- _Text block_
§ §

2011-02-08 Thread Andrew Miner
   From: rickman [1]gnuarm.g...@arius.com
   Date: Tue, 08 Feb 2011 02:44:09 -0500
   Subject: Re: gEDA-user: transition of pcb internal units to metric
   (SI, mm)
 The cost to [1]tape-out a chip at 90 nm is at least US$1,000,000 and
 exceeds US$3,000,000 for 65 nm.^[2][40]
 Do you expect these tools to be used to design chips costing far,
   far
 over $3 Million just for the mask set?
   [2]http://en.wikipedia.org/wiki/Multi-project_wafer_service
   You can share space on the IC wafer with multiple other companies,
   where everyone splits the cost of the masks roughly equally.   The mask
   design accounts for the vast majority of the cost, the raw materials
   are essentially gimmes, and the production of a batch of wafers from a
   mask set is cheap compared to the mask cost.

§ §

- _Supplied data_
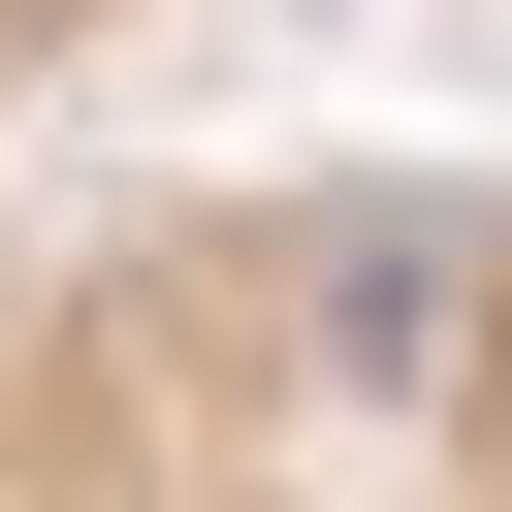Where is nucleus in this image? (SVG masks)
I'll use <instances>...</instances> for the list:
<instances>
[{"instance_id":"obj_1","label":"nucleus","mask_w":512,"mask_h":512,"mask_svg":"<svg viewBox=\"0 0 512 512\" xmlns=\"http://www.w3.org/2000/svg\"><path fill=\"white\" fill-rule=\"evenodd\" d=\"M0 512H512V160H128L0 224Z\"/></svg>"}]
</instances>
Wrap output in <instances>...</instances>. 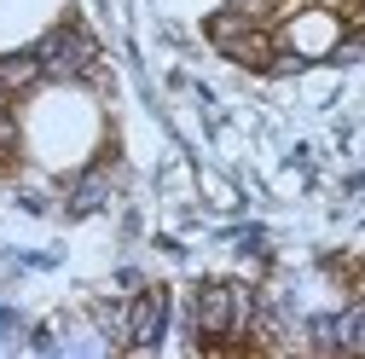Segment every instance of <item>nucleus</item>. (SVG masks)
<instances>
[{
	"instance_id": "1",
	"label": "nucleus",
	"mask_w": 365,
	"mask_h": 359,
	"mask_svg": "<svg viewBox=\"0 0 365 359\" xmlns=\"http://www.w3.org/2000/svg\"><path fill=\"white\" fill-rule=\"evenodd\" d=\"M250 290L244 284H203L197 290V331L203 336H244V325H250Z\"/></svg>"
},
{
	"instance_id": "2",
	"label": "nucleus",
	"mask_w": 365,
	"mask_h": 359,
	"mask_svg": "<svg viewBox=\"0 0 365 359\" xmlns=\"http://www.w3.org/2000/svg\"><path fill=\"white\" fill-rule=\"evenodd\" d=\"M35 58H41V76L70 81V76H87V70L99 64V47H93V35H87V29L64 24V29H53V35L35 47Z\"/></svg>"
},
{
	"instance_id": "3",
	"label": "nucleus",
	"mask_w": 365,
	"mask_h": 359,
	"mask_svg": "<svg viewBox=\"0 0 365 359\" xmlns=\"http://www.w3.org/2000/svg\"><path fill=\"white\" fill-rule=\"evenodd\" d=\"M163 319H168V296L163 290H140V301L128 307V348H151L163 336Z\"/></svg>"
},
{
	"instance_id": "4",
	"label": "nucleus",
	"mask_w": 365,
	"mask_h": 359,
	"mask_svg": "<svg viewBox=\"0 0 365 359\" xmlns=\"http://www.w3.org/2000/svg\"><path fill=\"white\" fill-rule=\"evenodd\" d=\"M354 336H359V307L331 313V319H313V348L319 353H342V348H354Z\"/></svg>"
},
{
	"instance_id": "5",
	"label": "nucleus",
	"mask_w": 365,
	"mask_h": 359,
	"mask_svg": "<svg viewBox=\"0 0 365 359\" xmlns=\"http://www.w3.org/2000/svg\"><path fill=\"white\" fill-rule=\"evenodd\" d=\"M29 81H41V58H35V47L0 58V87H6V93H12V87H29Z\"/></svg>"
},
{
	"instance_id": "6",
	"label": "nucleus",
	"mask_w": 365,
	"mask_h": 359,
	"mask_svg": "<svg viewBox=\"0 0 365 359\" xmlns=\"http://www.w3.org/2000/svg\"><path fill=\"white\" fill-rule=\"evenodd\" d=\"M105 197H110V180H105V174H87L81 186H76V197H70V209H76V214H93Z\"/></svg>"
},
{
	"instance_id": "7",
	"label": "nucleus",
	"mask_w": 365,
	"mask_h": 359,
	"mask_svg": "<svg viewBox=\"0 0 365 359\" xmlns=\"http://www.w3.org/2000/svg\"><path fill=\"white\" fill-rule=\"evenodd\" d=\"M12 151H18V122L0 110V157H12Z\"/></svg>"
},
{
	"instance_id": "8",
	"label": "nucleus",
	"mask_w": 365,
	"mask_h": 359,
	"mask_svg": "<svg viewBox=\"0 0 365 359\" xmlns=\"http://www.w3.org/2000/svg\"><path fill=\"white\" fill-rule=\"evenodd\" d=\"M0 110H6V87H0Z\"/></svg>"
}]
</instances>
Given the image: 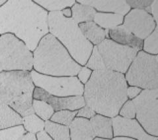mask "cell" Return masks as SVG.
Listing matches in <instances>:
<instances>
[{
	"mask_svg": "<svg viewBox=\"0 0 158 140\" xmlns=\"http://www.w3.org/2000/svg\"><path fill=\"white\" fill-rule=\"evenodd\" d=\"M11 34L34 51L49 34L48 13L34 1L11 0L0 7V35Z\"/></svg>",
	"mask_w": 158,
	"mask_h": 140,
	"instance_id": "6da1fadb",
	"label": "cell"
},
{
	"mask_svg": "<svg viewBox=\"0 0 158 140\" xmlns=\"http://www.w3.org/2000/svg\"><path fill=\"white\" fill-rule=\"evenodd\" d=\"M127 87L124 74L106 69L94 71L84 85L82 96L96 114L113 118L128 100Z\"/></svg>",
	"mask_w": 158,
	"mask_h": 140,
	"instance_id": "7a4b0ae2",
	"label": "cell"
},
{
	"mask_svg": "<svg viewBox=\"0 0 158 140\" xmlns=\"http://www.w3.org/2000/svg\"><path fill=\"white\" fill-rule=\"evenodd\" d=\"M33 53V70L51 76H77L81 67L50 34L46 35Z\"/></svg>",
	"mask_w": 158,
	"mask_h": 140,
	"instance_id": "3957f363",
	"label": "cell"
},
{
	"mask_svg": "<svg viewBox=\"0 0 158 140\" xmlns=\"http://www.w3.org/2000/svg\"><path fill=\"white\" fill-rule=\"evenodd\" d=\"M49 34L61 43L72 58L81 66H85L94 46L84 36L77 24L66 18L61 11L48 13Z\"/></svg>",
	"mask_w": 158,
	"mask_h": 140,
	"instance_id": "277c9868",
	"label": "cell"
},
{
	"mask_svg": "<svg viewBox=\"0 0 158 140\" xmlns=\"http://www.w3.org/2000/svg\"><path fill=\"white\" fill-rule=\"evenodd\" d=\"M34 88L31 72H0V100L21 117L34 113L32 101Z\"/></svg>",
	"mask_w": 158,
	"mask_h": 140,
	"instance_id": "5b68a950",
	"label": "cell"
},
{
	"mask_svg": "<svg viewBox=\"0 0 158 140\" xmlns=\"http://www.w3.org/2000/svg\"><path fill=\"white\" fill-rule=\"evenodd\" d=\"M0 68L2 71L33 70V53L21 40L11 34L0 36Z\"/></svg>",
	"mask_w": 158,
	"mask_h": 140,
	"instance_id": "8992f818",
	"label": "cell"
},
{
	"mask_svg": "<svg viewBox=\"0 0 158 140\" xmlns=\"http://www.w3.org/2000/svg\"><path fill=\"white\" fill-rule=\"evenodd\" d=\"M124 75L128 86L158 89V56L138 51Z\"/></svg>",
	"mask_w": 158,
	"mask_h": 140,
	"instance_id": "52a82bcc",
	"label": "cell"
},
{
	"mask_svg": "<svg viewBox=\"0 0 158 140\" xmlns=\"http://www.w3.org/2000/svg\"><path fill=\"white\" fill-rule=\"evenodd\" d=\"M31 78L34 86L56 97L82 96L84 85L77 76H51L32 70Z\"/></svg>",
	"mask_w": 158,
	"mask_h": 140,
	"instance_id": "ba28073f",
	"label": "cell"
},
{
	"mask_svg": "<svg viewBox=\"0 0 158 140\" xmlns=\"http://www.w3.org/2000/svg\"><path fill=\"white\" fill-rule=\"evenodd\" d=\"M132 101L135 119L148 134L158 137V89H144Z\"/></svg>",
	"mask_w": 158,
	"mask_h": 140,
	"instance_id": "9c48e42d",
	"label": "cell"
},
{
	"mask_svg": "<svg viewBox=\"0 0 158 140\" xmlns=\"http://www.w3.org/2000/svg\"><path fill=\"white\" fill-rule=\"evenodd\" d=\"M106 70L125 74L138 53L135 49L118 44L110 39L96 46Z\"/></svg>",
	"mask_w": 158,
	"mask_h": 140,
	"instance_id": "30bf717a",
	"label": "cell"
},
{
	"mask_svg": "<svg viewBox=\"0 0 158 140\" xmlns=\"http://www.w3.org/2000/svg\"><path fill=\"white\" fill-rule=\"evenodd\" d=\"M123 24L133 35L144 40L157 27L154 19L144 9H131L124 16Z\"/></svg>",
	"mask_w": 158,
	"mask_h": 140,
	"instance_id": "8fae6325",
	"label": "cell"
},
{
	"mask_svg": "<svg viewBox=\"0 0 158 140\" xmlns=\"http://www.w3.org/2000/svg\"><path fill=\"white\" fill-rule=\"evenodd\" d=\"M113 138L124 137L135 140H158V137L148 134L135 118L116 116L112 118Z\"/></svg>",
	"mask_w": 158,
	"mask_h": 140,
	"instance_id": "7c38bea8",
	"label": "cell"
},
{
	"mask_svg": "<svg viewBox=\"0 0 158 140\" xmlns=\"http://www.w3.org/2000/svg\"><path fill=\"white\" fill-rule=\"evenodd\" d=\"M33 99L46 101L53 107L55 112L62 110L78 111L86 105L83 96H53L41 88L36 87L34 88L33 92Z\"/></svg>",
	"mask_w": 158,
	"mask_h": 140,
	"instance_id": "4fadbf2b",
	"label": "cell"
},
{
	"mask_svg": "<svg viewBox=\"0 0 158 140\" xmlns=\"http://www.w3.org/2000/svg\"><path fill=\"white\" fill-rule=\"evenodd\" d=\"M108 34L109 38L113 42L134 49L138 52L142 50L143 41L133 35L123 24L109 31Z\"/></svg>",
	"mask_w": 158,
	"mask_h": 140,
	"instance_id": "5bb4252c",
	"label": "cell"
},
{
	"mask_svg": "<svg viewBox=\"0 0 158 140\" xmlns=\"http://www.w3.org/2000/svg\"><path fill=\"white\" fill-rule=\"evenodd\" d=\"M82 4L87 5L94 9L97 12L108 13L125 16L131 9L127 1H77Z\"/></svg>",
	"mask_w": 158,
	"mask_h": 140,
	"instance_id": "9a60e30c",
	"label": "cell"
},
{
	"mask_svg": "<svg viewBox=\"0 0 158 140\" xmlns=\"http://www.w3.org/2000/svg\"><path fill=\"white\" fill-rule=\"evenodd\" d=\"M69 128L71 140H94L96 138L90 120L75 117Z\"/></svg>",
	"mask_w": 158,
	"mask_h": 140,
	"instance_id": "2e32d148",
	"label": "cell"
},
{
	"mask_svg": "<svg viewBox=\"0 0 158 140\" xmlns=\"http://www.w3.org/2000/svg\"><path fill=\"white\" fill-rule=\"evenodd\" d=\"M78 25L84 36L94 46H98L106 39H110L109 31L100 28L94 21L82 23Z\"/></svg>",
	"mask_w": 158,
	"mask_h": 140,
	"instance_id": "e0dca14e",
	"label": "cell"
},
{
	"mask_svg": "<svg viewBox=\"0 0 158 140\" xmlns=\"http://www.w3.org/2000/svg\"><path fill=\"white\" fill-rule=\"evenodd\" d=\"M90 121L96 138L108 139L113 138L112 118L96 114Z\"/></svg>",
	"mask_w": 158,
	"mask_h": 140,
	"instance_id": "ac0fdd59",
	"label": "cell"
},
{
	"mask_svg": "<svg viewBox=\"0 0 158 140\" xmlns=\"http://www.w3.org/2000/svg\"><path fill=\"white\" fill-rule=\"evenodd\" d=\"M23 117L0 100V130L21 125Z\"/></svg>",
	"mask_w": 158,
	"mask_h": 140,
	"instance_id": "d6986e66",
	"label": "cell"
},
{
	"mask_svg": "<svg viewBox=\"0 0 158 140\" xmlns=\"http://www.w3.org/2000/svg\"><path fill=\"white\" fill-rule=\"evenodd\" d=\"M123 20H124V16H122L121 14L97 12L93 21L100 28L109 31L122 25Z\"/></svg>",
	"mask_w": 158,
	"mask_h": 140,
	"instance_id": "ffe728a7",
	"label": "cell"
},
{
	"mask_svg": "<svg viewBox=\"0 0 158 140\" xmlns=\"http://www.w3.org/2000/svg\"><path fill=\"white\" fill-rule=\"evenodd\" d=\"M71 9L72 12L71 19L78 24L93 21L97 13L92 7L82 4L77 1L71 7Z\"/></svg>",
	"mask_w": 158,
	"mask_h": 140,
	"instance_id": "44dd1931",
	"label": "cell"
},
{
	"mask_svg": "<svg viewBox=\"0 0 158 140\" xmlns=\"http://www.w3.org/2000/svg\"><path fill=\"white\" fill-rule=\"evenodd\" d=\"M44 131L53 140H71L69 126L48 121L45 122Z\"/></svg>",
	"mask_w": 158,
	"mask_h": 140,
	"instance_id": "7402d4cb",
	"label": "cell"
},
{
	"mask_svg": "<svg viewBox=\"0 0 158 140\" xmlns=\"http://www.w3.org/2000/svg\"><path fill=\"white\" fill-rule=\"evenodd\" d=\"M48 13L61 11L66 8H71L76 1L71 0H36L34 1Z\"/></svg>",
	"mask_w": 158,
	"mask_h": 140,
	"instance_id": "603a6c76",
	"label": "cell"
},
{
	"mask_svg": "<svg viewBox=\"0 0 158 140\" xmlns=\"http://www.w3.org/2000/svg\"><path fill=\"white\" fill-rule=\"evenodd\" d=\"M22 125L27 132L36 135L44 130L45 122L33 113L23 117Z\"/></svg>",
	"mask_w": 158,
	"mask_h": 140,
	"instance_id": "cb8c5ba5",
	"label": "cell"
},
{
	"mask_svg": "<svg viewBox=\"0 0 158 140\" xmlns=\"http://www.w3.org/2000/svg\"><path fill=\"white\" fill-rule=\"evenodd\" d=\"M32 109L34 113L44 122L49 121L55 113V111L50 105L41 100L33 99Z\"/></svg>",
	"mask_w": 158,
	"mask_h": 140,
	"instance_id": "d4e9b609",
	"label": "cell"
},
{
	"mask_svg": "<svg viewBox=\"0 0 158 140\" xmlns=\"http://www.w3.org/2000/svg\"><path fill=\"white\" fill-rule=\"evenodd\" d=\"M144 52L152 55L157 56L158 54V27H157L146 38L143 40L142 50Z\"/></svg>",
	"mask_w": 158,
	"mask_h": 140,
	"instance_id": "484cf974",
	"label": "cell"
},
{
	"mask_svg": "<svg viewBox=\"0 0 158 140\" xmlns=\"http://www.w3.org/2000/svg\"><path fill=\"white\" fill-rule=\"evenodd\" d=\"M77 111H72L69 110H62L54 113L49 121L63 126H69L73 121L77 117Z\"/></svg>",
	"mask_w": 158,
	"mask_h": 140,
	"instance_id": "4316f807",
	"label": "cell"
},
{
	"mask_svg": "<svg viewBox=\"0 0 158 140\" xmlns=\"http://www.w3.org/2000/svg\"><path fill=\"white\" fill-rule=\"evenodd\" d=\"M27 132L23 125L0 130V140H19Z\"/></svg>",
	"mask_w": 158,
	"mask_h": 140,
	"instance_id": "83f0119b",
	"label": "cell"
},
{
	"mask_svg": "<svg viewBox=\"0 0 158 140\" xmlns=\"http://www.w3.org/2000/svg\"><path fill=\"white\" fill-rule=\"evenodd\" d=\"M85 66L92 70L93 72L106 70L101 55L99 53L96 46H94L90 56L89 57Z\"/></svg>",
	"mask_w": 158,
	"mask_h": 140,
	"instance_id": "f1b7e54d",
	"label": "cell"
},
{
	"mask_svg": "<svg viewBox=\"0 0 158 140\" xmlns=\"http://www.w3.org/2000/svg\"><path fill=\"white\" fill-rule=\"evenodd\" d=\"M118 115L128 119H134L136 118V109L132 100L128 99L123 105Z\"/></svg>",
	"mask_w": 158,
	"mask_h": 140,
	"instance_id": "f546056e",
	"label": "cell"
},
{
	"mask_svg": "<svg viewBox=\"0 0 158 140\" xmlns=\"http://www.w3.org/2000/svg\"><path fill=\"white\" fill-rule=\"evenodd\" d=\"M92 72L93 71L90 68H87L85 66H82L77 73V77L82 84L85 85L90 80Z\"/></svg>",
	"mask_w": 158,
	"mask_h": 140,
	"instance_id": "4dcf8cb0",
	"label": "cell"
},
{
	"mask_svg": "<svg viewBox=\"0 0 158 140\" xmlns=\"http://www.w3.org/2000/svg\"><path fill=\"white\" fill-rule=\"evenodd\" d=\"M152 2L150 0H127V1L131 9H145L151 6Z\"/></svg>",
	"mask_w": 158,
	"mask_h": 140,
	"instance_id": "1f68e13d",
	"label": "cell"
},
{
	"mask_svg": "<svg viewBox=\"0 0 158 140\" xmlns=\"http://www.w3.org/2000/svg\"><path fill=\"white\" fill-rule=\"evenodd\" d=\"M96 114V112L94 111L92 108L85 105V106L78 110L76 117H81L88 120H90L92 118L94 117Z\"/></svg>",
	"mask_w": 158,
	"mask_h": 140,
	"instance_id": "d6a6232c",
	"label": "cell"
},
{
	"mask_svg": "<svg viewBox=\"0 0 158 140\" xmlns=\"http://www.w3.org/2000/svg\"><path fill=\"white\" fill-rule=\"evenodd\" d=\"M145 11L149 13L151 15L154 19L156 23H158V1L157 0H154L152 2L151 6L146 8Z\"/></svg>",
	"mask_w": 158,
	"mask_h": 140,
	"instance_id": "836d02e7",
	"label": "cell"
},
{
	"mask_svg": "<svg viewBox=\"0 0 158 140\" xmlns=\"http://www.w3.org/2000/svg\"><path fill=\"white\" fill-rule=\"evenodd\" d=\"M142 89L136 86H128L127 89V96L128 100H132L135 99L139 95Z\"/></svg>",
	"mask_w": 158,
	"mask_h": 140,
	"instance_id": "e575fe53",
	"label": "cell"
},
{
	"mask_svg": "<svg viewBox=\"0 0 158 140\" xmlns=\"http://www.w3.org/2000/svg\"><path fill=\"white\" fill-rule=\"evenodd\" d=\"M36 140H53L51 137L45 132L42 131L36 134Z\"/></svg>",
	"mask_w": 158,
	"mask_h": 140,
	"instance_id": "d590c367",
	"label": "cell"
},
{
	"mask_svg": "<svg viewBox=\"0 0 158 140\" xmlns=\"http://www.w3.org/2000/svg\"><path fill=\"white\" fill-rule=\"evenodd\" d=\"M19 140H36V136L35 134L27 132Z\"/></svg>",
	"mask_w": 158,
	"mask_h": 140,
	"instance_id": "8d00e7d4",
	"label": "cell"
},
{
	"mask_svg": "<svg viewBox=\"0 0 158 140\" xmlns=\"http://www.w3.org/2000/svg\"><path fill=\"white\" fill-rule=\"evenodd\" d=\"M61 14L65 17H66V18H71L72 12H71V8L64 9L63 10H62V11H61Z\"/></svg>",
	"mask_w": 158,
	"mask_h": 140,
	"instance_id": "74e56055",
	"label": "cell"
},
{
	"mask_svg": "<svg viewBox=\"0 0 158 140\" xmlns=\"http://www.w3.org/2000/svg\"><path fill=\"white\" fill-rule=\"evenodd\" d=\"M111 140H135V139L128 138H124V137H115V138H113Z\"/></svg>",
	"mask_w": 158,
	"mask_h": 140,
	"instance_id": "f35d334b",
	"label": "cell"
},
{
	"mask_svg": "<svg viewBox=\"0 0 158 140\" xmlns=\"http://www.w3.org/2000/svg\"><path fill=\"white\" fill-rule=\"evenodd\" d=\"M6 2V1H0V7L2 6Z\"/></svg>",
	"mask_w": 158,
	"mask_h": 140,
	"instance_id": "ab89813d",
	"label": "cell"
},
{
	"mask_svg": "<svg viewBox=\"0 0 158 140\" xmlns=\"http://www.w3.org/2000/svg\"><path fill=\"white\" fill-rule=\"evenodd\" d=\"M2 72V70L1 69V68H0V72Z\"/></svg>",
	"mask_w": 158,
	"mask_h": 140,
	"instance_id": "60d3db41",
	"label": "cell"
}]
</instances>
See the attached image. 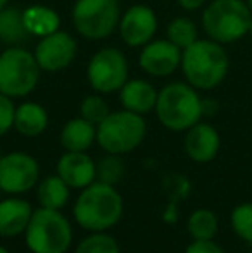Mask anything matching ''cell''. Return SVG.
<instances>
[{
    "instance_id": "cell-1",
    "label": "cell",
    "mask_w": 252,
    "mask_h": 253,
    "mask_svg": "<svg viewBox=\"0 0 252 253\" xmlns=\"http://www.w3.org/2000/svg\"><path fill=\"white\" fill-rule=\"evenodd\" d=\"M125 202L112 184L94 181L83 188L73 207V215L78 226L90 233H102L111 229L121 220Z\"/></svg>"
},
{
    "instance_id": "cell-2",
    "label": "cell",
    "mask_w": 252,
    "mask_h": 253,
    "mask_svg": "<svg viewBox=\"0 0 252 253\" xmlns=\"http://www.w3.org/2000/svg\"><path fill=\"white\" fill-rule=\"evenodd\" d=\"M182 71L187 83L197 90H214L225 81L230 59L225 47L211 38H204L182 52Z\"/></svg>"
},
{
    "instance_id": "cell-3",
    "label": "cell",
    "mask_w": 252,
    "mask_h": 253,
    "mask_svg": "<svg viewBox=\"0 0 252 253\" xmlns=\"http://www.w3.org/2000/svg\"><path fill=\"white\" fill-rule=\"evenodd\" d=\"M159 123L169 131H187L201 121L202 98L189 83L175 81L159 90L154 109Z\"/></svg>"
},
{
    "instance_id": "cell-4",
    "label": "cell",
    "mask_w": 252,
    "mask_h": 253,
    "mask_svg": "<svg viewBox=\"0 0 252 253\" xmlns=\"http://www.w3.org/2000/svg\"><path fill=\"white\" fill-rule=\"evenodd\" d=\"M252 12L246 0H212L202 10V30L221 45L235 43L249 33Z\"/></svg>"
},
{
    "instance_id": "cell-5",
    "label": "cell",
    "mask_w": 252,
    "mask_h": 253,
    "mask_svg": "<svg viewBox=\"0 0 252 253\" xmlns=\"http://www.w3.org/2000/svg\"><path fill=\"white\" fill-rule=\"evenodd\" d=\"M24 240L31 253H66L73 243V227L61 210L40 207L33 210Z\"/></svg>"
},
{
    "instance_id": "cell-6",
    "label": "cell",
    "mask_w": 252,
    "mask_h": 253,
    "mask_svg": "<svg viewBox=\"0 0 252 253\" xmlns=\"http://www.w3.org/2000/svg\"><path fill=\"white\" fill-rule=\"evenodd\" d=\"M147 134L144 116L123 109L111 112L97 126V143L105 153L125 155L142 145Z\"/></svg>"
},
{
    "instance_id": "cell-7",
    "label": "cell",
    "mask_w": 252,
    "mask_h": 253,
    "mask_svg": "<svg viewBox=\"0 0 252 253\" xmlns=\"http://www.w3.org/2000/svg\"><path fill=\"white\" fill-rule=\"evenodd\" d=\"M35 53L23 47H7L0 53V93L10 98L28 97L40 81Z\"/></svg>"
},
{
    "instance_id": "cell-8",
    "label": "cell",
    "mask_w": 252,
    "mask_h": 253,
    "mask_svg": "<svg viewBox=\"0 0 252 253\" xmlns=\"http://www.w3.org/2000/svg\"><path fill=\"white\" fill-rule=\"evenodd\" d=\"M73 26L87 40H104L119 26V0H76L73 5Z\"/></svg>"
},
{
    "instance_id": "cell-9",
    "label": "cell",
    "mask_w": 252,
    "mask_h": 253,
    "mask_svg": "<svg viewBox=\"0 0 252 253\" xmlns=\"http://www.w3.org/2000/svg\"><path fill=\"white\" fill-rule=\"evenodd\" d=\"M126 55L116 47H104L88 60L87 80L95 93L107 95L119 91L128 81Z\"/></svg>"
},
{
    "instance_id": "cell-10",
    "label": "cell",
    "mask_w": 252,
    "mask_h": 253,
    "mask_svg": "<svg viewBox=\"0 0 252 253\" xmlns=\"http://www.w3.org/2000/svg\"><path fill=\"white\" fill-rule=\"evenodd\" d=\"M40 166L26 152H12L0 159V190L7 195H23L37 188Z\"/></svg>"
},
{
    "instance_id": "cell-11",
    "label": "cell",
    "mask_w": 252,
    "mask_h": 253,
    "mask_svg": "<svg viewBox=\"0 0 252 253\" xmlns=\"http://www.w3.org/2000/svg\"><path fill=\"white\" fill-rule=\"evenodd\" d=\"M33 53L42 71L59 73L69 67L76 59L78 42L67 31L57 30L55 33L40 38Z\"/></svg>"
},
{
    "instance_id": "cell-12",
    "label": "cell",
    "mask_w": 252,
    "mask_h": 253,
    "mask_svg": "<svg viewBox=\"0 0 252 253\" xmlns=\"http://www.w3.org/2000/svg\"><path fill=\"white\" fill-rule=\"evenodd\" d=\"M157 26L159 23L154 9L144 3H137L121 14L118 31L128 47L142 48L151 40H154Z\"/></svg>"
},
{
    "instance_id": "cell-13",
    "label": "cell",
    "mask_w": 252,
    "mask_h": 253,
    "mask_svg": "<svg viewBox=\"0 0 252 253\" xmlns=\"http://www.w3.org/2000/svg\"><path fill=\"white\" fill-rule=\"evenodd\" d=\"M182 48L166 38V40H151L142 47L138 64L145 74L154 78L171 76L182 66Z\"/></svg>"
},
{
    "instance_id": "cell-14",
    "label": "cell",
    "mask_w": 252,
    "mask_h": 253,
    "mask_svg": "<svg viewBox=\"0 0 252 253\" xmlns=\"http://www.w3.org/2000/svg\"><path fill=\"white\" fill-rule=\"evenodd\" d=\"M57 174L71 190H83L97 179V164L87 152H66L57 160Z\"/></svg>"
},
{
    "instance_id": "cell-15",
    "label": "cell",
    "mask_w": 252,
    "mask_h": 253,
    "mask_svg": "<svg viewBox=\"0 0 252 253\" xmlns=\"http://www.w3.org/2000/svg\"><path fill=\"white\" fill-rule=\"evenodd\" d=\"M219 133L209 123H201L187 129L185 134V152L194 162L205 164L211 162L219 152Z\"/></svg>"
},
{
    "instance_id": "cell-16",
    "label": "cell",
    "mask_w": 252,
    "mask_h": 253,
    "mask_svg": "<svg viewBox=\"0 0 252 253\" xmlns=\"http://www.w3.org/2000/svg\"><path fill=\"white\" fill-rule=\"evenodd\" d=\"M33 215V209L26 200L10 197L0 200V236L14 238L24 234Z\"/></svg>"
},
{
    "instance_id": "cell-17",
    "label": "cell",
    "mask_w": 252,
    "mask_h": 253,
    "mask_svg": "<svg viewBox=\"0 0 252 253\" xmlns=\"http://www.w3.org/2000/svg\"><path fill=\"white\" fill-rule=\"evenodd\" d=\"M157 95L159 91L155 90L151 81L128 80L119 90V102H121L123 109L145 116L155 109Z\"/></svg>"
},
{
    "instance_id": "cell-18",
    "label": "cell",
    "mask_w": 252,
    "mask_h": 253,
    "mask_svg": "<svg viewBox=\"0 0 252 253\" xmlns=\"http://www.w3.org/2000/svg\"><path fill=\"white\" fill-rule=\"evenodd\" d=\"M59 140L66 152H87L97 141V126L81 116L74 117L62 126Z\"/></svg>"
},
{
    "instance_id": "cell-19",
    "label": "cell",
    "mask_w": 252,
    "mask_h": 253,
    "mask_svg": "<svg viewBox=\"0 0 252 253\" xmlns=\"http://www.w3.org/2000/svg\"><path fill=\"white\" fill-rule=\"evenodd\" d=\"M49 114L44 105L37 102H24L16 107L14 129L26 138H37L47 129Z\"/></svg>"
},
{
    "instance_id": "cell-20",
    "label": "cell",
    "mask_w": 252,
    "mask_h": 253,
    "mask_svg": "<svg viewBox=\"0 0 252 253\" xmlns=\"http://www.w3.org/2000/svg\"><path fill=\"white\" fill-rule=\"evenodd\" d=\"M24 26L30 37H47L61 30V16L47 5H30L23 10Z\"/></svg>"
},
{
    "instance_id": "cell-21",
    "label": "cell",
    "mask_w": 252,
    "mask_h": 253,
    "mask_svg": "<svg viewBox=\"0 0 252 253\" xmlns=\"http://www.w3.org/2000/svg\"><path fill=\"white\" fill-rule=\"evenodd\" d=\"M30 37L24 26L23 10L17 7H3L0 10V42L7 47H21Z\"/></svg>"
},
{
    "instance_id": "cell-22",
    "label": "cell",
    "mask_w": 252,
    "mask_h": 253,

§ §

- _The tasks_
[A] Answer these questions from the mailing-list message on chip mask costs:
(i) What minimum cost does it give for taping out a chip at 90 nm?
(ii) What date does the message header show?
(iii) Which part of the cost does it say accounts for the vast majority?
[B] Resume the mailing-list message on chip mask costs after its final sentence.

- _Answers to the exercise_
[A]
(i) At least US$1,000,000.
(ii) Tue, 08 Feb 2011.
(iii) The mask design.

[B]
   The current standard for wafer diameter is 300 mm (11.8) = 109 sq
   inches.  You would loose about 1/4 of the area to the edge effects on
   the wafer so you are looking at ~75 in sq of usable space.  When you
   consider that most of the parts that we use on our PCBs have an IC die
   size of (much) less than 1/2 of a sq inch, you could reasonably hope to
   fit 100 different chips on a wafer.  That would drop the $1 to $3
   million dollars down to $10,000 to $30,000 per chip on the wafer.  They
   can then make a hundred wafers easily on the first batch, so there
   would be 100 of each chip for that cost.   If you were talking about a
   0.1 sq inch chip, as a student project, you might be able to get in
   cheaper than that.
   Granted, PCB is NOT a VLSI layout tool, as John Doty eluded to, so I
   don't think we need to force 1 nm internal units for that reason.  I
   would not be inclined to make PCB a VLSI layout tool either.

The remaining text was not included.